Collected data:
>> Start

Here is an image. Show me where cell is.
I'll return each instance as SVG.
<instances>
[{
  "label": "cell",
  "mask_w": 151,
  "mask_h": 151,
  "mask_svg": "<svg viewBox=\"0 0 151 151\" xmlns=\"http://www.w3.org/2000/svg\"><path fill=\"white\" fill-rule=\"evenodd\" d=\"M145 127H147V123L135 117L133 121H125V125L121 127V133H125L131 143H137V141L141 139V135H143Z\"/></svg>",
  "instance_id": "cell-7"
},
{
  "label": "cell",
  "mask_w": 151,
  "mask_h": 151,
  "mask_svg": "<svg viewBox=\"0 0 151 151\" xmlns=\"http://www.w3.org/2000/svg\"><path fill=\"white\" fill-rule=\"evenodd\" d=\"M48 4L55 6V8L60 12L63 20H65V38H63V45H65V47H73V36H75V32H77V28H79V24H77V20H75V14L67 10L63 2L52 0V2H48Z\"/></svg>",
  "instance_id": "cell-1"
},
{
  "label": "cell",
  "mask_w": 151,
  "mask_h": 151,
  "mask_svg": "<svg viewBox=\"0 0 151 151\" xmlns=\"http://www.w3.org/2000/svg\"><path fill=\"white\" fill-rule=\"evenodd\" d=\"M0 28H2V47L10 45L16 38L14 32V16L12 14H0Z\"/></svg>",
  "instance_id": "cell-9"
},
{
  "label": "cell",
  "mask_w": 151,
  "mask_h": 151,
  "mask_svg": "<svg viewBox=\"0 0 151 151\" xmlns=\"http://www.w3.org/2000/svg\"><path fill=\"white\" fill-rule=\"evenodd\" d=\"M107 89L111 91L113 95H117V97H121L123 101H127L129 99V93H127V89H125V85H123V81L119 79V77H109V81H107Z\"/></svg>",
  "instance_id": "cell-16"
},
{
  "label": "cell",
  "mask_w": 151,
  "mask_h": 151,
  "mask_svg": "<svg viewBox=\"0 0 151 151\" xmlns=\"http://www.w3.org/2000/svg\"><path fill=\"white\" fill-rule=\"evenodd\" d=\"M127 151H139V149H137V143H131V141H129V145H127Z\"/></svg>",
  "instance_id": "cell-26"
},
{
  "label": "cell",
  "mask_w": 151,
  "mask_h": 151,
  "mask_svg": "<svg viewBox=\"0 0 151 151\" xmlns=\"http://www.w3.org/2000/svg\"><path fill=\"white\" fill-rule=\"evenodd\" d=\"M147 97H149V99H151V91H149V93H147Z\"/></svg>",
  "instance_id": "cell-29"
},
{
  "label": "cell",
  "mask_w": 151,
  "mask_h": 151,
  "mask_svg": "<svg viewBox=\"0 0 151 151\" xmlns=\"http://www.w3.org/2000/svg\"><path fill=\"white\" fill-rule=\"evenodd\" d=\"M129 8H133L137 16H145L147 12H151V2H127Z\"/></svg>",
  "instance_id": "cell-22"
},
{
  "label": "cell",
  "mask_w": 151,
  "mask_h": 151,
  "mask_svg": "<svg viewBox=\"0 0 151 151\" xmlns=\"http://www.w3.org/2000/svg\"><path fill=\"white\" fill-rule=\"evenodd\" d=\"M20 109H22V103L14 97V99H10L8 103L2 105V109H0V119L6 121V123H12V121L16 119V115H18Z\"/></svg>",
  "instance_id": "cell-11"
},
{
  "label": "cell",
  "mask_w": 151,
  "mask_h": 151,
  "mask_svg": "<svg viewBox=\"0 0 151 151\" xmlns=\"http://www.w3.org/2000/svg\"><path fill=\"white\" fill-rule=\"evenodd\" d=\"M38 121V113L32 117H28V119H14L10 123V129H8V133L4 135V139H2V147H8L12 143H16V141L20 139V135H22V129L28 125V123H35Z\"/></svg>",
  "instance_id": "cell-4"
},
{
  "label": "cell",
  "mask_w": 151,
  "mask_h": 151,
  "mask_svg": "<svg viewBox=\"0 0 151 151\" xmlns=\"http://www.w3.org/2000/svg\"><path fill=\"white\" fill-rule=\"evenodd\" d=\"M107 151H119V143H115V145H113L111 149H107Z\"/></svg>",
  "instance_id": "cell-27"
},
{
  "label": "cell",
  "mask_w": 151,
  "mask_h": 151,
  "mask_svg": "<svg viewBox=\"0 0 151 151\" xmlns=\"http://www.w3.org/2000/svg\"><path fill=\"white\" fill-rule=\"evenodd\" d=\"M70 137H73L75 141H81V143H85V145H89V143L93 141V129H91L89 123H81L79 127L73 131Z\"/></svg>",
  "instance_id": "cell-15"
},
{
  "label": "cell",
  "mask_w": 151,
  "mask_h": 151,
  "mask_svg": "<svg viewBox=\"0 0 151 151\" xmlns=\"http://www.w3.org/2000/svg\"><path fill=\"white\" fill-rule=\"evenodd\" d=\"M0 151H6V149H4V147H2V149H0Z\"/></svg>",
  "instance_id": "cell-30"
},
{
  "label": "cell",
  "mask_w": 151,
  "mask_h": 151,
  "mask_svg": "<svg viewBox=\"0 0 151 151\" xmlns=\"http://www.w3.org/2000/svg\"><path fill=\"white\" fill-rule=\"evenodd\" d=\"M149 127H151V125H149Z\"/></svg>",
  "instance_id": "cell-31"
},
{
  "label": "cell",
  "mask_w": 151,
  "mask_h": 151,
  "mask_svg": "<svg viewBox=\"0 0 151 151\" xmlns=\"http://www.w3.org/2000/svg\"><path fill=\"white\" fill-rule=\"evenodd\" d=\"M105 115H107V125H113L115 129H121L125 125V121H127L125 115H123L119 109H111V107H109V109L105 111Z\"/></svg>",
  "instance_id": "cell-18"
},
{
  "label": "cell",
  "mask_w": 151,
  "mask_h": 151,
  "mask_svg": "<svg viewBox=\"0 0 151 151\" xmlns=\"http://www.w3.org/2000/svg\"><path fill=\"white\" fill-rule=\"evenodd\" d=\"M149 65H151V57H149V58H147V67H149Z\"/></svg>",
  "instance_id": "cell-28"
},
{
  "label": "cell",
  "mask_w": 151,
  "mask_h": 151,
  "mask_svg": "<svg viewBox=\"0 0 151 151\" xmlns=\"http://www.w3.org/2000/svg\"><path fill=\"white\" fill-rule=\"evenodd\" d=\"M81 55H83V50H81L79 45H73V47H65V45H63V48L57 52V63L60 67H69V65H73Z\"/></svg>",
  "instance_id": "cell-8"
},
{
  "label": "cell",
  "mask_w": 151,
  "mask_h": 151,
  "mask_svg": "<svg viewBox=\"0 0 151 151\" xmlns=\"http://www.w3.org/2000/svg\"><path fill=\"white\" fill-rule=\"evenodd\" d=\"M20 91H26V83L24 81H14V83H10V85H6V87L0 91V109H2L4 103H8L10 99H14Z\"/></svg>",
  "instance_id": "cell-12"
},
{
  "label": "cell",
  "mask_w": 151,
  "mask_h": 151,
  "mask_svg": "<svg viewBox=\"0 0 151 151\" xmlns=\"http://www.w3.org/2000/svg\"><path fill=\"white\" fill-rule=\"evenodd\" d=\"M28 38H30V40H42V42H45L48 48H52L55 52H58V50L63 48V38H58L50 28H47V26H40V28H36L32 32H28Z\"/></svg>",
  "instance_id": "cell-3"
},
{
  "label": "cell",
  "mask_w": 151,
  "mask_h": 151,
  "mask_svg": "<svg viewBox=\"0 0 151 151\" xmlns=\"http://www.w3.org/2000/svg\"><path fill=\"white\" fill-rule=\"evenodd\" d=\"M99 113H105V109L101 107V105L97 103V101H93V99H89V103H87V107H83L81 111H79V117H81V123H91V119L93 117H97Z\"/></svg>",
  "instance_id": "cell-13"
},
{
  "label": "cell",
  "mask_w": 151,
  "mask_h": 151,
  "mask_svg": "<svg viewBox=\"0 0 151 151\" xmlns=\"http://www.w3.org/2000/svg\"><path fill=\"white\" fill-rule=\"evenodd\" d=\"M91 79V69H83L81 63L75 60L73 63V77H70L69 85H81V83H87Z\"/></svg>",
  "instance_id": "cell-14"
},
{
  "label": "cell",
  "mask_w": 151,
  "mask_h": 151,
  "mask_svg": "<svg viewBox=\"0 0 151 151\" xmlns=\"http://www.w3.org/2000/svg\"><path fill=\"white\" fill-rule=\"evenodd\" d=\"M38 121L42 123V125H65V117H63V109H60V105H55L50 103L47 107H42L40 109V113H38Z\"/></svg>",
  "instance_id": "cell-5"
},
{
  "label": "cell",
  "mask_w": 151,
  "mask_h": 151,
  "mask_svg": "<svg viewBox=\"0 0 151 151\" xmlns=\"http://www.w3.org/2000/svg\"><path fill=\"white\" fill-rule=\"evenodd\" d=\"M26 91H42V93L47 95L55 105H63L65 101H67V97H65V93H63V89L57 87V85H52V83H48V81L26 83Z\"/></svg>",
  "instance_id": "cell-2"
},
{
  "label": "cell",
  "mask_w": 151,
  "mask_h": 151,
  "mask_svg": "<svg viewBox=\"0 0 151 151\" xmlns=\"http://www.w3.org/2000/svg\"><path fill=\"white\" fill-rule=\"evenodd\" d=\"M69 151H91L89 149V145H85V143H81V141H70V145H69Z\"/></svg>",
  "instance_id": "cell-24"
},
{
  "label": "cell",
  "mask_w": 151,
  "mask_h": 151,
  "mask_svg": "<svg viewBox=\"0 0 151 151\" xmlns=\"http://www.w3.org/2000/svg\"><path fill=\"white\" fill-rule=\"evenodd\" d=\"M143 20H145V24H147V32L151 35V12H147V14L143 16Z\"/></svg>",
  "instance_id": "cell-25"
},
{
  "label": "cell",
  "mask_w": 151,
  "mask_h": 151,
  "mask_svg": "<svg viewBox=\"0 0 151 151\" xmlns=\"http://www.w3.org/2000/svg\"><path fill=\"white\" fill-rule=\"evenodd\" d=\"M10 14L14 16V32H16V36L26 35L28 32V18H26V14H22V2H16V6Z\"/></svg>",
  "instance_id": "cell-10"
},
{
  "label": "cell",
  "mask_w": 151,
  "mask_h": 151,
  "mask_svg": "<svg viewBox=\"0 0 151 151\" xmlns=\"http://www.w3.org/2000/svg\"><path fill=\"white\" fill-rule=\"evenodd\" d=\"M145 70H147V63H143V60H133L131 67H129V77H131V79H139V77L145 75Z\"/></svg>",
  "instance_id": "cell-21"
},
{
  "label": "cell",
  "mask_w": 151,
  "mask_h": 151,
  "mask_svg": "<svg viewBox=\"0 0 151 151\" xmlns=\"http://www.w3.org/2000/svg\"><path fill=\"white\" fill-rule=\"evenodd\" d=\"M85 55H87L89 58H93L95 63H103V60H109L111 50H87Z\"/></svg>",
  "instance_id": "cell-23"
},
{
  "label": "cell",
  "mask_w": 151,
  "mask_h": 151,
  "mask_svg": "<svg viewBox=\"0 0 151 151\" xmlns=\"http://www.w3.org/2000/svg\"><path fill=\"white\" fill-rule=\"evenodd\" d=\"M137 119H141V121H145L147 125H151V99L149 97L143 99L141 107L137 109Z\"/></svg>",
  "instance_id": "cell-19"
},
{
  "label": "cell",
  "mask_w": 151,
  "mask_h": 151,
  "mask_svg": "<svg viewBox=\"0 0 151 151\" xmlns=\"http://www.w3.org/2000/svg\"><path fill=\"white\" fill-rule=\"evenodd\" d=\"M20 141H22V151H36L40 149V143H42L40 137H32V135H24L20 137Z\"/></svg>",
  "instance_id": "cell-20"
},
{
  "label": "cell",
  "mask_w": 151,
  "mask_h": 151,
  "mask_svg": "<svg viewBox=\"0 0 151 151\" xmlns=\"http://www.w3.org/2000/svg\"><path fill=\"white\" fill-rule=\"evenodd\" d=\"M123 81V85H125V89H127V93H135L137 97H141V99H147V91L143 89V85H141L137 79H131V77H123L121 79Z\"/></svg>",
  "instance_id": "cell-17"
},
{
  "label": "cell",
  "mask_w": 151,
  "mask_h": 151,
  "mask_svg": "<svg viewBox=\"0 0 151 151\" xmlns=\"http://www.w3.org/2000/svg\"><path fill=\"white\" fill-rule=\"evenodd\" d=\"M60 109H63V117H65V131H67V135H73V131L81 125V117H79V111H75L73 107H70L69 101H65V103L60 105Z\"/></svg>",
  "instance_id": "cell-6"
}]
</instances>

>> End

What you should do: Can you give the lines from the start of the records through the line containing "89L111 91L113 95H117V97H121L123", inclusive, as a Markdown table with the columns Index and Line, one numbered row per line and blank lines omitted?

Solved exercise:
| Index | Line |
|---|---|
| 1 | Here is an image. Show me where cell is. |
| 2 | I'll return each instance as SVG. |
| 3 | <instances> |
| 4 | [{ |
| 5 |   "label": "cell", |
| 6 |   "mask_w": 151, |
| 7 |   "mask_h": 151, |
| 8 |   "mask_svg": "<svg viewBox=\"0 0 151 151\" xmlns=\"http://www.w3.org/2000/svg\"><path fill=\"white\" fill-rule=\"evenodd\" d=\"M145 127H147V123L135 117L133 121H125V125L121 127V133H125L131 143H137V141L141 139V135H143Z\"/></svg>", |
| 9 |   "instance_id": "cell-7" |
| 10 | }, |
| 11 | { |
| 12 |   "label": "cell", |
| 13 |   "mask_w": 151, |
| 14 |   "mask_h": 151, |
| 15 |   "mask_svg": "<svg viewBox=\"0 0 151 151\" xmlns=\"http://www.w3.org/2000/svg\"><path fill=\"white\" fill-rule=\"evenodd\" d=\"M48 4L55 6V8L60 12L63 20H65V38H63V45H65V47H73V36H75V32H77V28H79V24H77V20H75V14L67 10L63 2L52 0V2H48Z\"/></svg>", |
| 16 |   "instance_id": "cell-1" |
| 17 | }, |
| 18 | { |
| 19 |   "label": "cell", |
| 20 |   "mask_w": 151, |
| 21 |   "mask_h": 151, |
| 22 |   "mask_svg": "<svg viewBox=\"0 0 151 151\" xmlns=\"http://www.w3.org/2000/svg\"><path fill=\"white\" fill-rule=\"evenodd\" d=\"M0 28H2V47L10 45L16 38L14 32V16L12 14H0Z\"/></svg>", |
| 23 |   "instance_id": "cell-9" |
| 24 | }, |
| 25 | { |
| 26 |   "label": "cell", |
| 27 |   "mask_w": 151, |
| 28 |   "mask_h": 151, |
| 29 |   "mask_svg": "<svg viewBox=\"0 0 151 151\" xmlns=\"http://www.w3.org/2000/svg\"><path fill=\"white\" fill-rule=\"evenodd\" d=\"M107 89L111 91L113 95H117V97H121L123 101H127L129 99V93H127V89H125V85H123V81L119 79V77H109V81H107Z\"/></svg>", |